> [EXERCISE REQUIREMENTS]:
Extract from the entries below, exactly as given, only the lines from the line containing "[camera trap, expert-labeled]" to the line containing "category: unidentified deer", both lines included.

> [DATA SUPPLIED]:

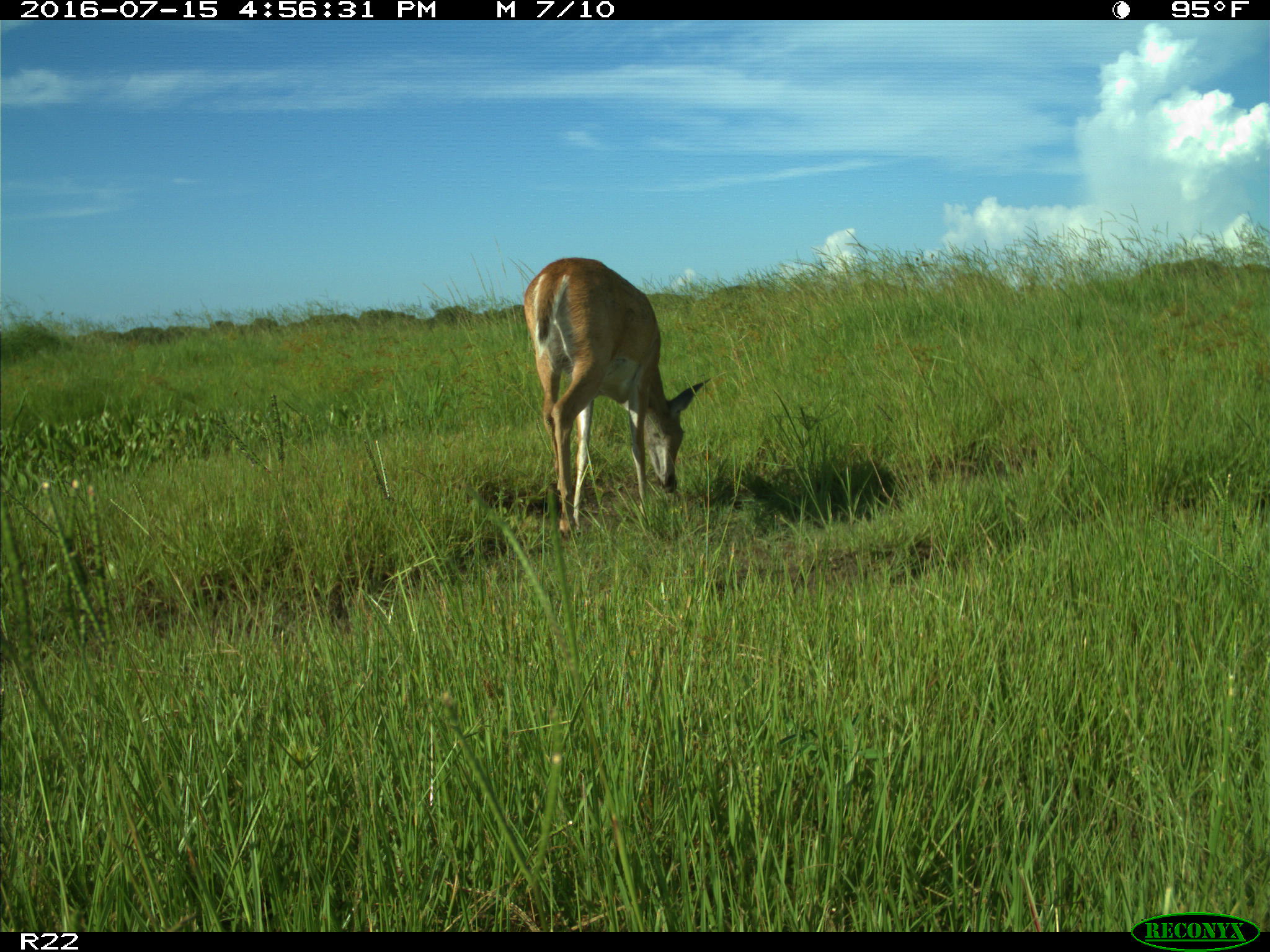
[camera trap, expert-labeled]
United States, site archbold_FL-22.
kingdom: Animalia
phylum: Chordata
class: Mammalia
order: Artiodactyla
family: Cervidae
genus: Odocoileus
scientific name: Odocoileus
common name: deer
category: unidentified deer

--

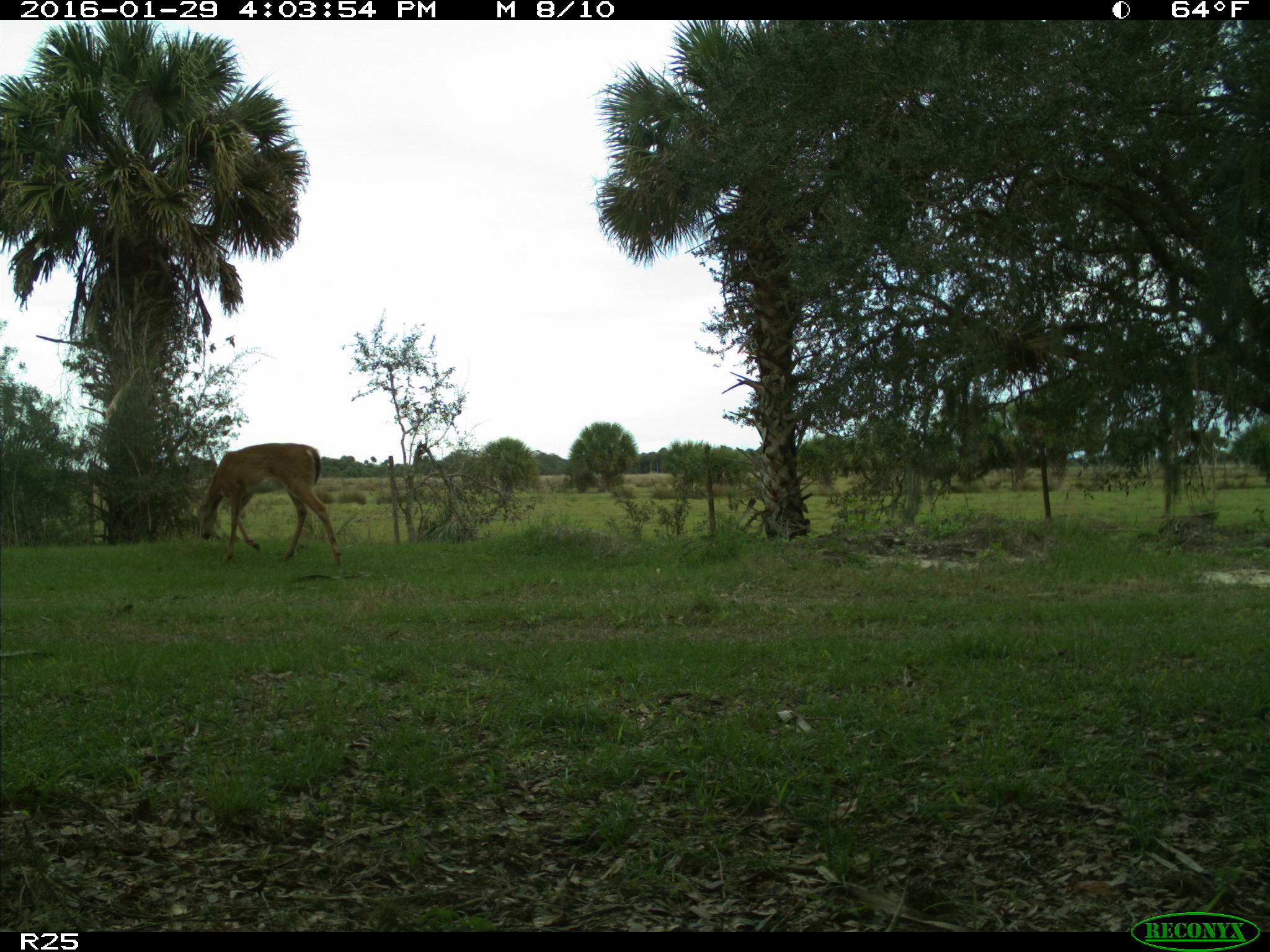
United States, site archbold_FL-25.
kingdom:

> [TASK ANSWER]:
[camera trap, expert-labeled]
United States, site archbold_FL-22.
kingdom: Animalia
phylum: Chordata
class: Mammalia
order: Artiodactyla
family: Cervidae
genus: Odocoileus
scientific name: Odocoileus
common name: deer
category: unidentified deer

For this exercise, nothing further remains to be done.